Every dentist I’ve had do a crown has thought they could get by without novocaine (for the later stage, cementing the replacement, not for the initial work).
I’ve always insisted.
The stuff doesn’t work well on me, but it does enough for THAT stage.
This is pretty close to my story too. I was out for a run and I rolled my ankle. I was about 2 blocks away from the hotel where I was staying; so I limped back. I told my daughter to run out and buy me an ace bandage. Before she was to her car I was in so much pain I thought I was going to pass out. I called her back, had her get a luggage cart and get me to the hospital.
I’ve torn ligaments in both ankles (not at the same time, thankfully) and that was extremely painful, as a lot of people have noted. Several years later, one of them is still prone to buckling at inconvenient times, and leaves me feeling very unstable.
However, the most painful thing I think I’ve ever experienced was a torn muscle in the wall of my chest, which I got by falling off my bicycle and basically swallow-diving into a slab of rock. It hurt to breathe, it hurt to cough, and most of all, it hurt like hell to sneeze. That was particularly bad because every time I started to sneeze, it would hurt so much my body just stopped halfway through. That meant, of course, that whatever was tickling my nose didn’t go away, so I had to sneeze again. Repeat ad painfulitem.

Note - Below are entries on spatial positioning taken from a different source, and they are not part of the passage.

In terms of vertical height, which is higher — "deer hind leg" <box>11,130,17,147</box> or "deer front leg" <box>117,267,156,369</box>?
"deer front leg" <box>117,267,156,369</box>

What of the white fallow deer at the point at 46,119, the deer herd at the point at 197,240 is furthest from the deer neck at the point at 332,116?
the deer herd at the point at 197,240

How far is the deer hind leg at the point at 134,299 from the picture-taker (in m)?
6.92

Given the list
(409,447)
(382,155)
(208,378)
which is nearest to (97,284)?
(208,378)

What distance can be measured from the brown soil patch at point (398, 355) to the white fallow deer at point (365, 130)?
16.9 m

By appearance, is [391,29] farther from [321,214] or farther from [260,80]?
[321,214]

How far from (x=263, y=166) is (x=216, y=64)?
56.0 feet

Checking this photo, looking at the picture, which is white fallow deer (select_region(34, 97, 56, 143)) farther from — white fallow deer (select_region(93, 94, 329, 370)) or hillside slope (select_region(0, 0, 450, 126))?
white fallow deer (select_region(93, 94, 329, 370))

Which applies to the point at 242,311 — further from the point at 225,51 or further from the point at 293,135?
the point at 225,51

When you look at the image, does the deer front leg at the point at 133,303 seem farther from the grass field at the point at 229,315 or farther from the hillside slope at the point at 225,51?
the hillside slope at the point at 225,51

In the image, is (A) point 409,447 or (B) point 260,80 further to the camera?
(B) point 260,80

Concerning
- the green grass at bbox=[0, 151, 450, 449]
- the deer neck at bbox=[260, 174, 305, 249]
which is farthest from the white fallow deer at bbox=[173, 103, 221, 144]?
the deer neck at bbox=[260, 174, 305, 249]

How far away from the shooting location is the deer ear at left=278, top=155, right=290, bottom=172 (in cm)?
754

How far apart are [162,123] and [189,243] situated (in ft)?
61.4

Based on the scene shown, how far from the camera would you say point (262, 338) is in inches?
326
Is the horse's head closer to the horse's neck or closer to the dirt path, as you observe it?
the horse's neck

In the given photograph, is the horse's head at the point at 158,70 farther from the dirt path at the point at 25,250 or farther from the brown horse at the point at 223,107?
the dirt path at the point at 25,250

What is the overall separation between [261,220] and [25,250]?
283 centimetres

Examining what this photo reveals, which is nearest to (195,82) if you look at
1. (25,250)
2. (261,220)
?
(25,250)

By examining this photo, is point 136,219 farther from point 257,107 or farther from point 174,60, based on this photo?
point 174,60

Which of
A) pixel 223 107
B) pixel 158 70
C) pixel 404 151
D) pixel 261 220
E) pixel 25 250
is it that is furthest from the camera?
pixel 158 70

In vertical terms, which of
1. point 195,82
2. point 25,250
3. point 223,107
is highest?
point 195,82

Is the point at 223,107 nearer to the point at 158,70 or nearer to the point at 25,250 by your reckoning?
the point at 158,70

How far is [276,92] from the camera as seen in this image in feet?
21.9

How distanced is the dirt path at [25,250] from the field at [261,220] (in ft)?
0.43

Of course, I had only myself to blame, because I was trying to ride my bicycle downhill with my arms crossed and hands holding onto the opposite handlebar, but you live and learn, right? I was convinced it was possible!
Stepping down from the sidewalk, the first time I managed to pinch a nerve while doing so. The years of pinching foot nerves when stepping down or getting out of bed were one of the lousiest physical parts of adolescence; it mostly stopped happening about 10 years after that first time. I couldn’t complain when that happened, I was busy hurting.